(Lo que harás):
[1] Indica si cada afirmación concuerda con el texto sobre el primer lector. Responde sí o no y cita textualmente las palabras que lo deciden. (a) Para Aristóteles, leer era siempre pronunciar en voz alta. (b) Las primeras reglas de silencio para los escribas datan del siglo IX. (c) San Ambrosio prohibía la entrada a los visitantes mientras leía.
[2] Copia tal cual, de los registros, las líneas que van desde la que contiene "What distance from" hasta la que contiene "point (130, 424), point", ambas incluidas.

(Sección del texto):

'''

Notas sobre el primer lector: Leer en el siglo IV aC, ¿y en el XXI?

En el siglo IV a. C., Platón condenaba a la escritura, fármaco para desmemoriados, acusándola de solo tomar la forma de la verdad, vaciada de su contenido. Decía que, aunque en apariencia los libros se mostraran como portadores de sabiduría, no podían, en realidad, ser verdaderos maestros, puesto que cuando el lector confundido les inquiría, ellos eran incapaces de responder y solo ofrecían a la vista las mismas letras, los mismos sintagmas. De lo que se trataba, entonces, era de evidenciar cómo el libro, intermediario (pero a menudo no mediador) entre maestro y estudiante, interrumpía el proceso del conocimiento, ese que Platón había plasmado en sus Diálogos: la incorporación dialógica y mayéutica de un conocimiento a través de una serie de preguntas y respuestas, gracias a las cuales el estudiante conseguiría desterrar un (falso) conocimiento pasado para hacer lugar a uno nuevo. Y es que para Platón el conocimiento era siempre conocimiento-dialogado y la verdad estaba siempre más allá de la retórica (podía formularse y reformularse, debía responder).

Quizá fue debido a este primer temor que los primeros lectores fueron lectores en voz alta. La lectura silenciosa, esa tecnología que moldea nuestra concepción moderna de la literatura, vinculándola con otros conceptos como la intimidad, la biblioteca o el estudio, no existía; o, al menos, no se practicaba. Sabemos que los antiguos la conocían, aunque para Aristóteles leer era siempre «pronunciar en voz alta». Sabemos también que para los retóricos era tan importante la organización del texto como su locución. Sabemos que las primeras reglas de silencio para los escribas datan del siglo XI. Sabemos incluso que en 1611 todavía se definía al acto de leer como «pronunciar con palabras lo que con letras está escrito».

Probablemente no pueda enumerar los motivos y las consecuencias de esta mínima variación material en la cotidianeidad de las lecturas; sin embargo, el siguiente fragmento, extraído de las Confesiones, de san Agustín, quizá consiga materializar algunos:

Cuando San Ambrosio leía recorrían las páginas sus ojos y el corazón profundizaba el sentido, pero la voz y la lengua descansaban. Muchas veces, estando nosotros presentes —porque a nadie se le prohibía la entrada, ni había costumbre de anunciarle al visitante—, le vimos leer así en silencio y jamás de otra manera. Y después de haber estado sentados largo rato sin decir nada (…) nos retirábamos suponiendo que durante ese breve tiempo que podía encontrar para fortalecer su espíritu descansando del tumulto de los asuntos ajenos, no quería que se le distrajese. Tal vez se guardaba temiendo que un oyente, atento y cautivado ante un pasaje un tanto oscuro del autor que estaba leyendo, lo obligase a explicar o discutir algunas cuestiones más difíciles y que, por el tiempo empleado en ese menester no pudiese leer tantos volúmenes como quisiera. Aunque acaso también el cuidar su voz que se le enronquecía con mucha facilidad, pudiera ser el verdadero motivo de que leyese en silencio. Mas fuese cual fuese la intención con que lo hacía aquel varón, seguramente que era buena.

'''

(Registros proporcionados):
'''

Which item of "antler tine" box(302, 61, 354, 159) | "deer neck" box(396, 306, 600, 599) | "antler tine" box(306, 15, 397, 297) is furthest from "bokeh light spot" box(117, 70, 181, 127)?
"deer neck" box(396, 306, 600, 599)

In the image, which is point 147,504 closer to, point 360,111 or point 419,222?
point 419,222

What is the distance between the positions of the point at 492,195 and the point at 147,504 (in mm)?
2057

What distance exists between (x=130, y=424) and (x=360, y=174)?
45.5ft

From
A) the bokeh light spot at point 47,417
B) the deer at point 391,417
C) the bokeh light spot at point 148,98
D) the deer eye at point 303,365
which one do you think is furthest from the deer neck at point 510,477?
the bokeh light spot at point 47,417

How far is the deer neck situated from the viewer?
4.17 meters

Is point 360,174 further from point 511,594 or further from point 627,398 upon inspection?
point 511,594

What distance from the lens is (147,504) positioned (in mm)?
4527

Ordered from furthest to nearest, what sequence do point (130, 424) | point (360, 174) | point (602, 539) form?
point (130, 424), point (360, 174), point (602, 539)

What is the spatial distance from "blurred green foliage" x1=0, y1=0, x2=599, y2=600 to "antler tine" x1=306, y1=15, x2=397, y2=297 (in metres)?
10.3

'''
'''

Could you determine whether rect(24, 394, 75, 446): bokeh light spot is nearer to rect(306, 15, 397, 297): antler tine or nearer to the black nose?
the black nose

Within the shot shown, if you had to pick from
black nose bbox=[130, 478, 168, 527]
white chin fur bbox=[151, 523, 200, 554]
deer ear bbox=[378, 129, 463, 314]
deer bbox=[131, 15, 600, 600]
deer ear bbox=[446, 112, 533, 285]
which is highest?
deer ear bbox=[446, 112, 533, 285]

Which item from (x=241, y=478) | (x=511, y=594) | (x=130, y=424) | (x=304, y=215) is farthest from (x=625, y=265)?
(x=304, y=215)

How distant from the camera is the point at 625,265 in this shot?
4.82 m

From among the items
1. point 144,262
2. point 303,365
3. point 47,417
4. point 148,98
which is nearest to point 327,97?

'''
'''

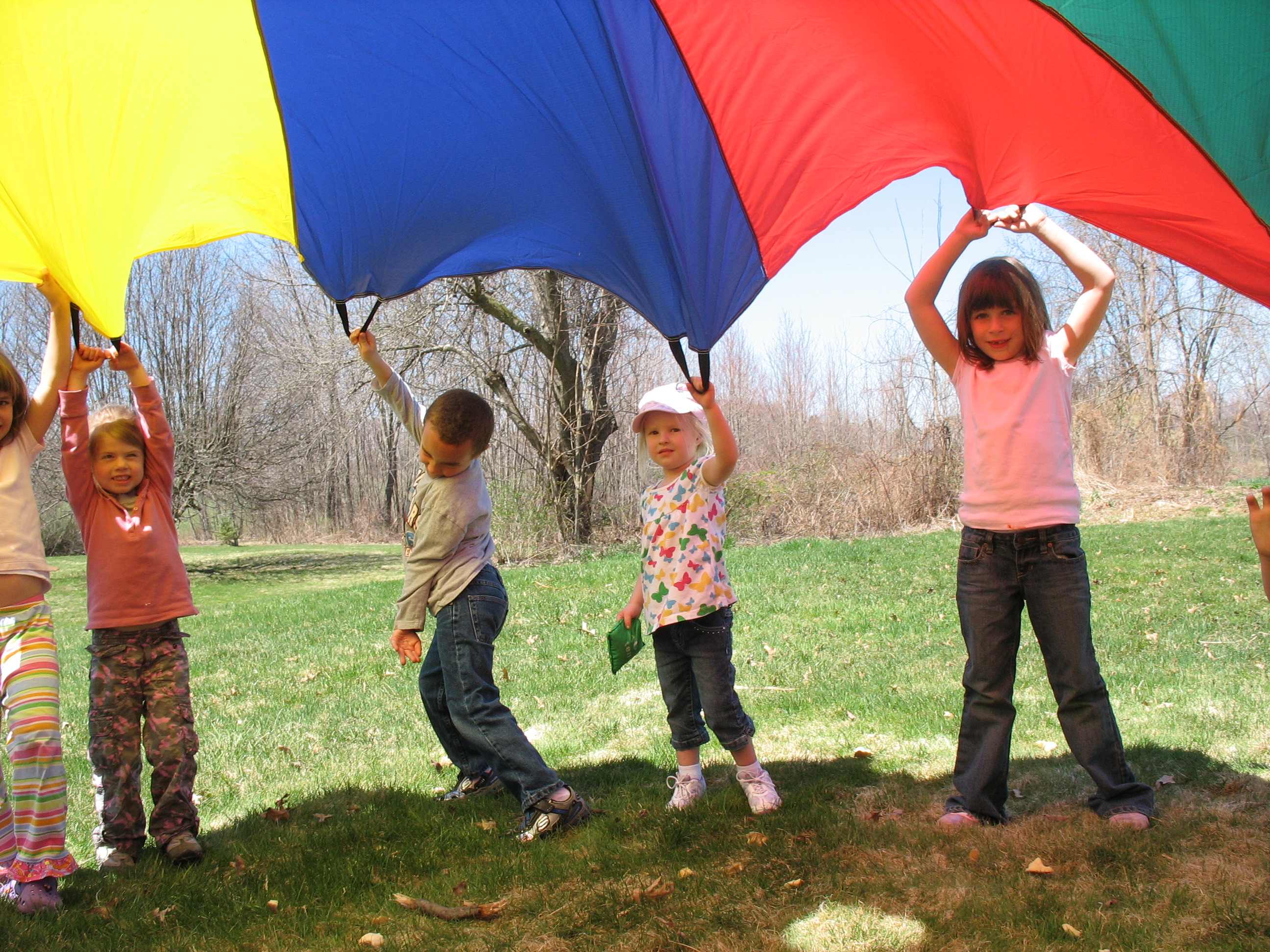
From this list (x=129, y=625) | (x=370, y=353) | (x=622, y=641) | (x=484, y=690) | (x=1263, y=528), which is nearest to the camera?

'''

(Respuestas completas):
[1]
(a) Sí: "aunque para Aristóteles leer era siempre «pronunciar en voz alta»".
(b) No: "Sabemos que las primeras reglas de silencio para los escribas datan del siglo XI."
(c) No: "porque a nadie se le prohibía la entrada, ni había costumbre de anunciarle al visitante".

[2]
What distance from the lens is (147,504) positioned (in mm)?
4527

Ordered from furthest to nearest, what sequence do point (130, 424) | point (360, 174) | point (602, 539) form?
point (130, 424), point (360, 174), point (602, 539)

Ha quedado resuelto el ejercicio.